Segment Start: Page text
That's absurd. You are absolving the suspect of all responsibility because you simply don't like the finding. Who is better able to not resist arrest than the suspect??

If a jet crashes, are you absolving the crew of blame simply because they are dead and they can't change their ways?? 

You are going to great lengths to remove blame from the suspects who resist arrest. Clearly, your motivation is to pin all blame on the police and society for the actions of criminals. 

@Victory

----------

JustPassinThru (05-24-2014),ManilaFolder (05-23-2014),Sheldonna (05-23-2014)

----------


## sotmfs

There is no simplistic answer that fits all situations.Each case has to be judged on its own.

----------

Lefty (05-23-2014)

----------


## Rudy2D

> You are going to great lengths to remove blame from the suspects who resist arrest. Clearly, your motivation is to pin all blame on the police and society for the actions of criminals.
Segment End: Page text
## What to work on
**1.** Translate this sentence from the forum thread about resisting arrest into Spanish: "You are going to great lengths to remove blame from the suspects who resist arrest."
**2.** Extend the forum thread about resisting arrest, picking up right after its last line.
Segment Start: Information provided
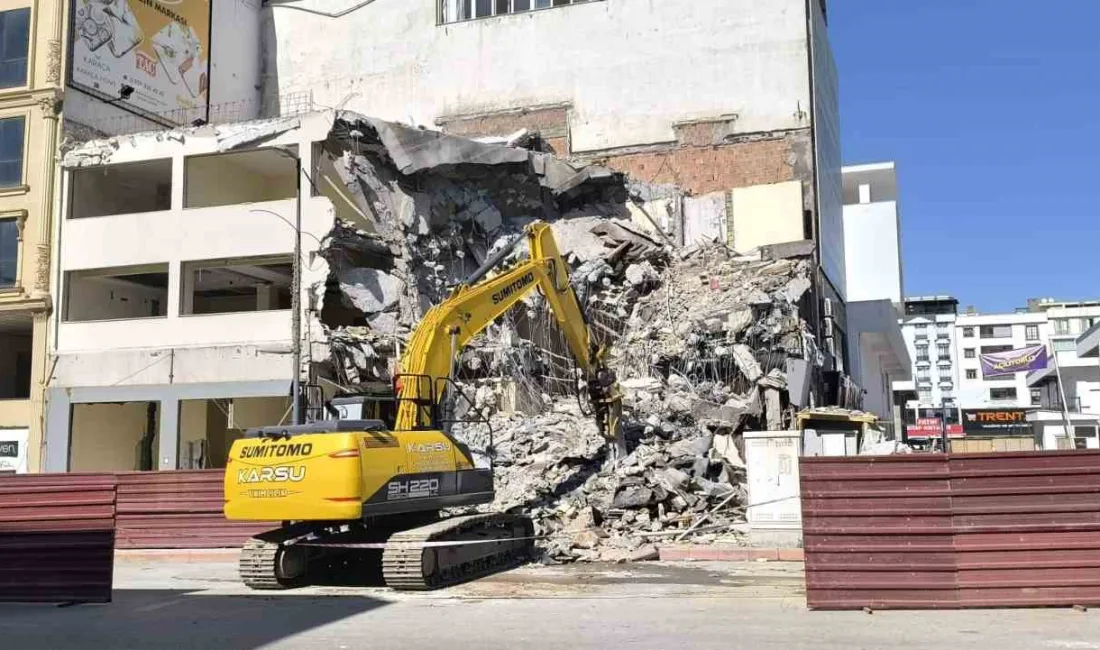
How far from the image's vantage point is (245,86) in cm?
4078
Segment End: Information provided
## Answers to this exercise
**1.** Te estás esforzando muchísimo por quitarles la culpa a los sospechosos que se resisten al arresto.

**2.**
You are going to great lengths to remove blame from the police who arrest. Clearly, your motivation is to pin all blame on the suspects for the actions of the police.

----------

Invayne (05-27-2014),Victory (05-23-2014)

----------


## Sheldonna

> Yeah, I'm getting tired of the same old battle fought here too:  Guy dies in cops' custody.  No drugs in his system.  One group lays the blame on the cops, the other group says don't rush to judgment.  I'd like to resolve the issue too and move on.  But this isn't quite THAT "Who is to blame?" question.  It does no good to "blame" the dead guy because he can't change his ways.  The answer to the question, "Who is to blame?" is either "the cops" or "the public."  Answering in that manner resolves the issue.  Let me explain.
> 
> Whoever the dead guy is is not a part of these arguments.  He can't respond.  Invariably the two sides are representatives of "the cops" and "the public."  It's easy to see how the cops COULD be blamed.  But how could the public be blamed?  Easy.  By not understanding the stress, trials, and tribulations the cops go through on a daily basis.  By taking the edited, packaged, and contexted word of the news media at face value and not waiting for the judgment of the jury.  By rejecting the judgment once rendered.  If the public would only stop being so stupid and see what's REALLY going on, we'd stop beating this dead horse.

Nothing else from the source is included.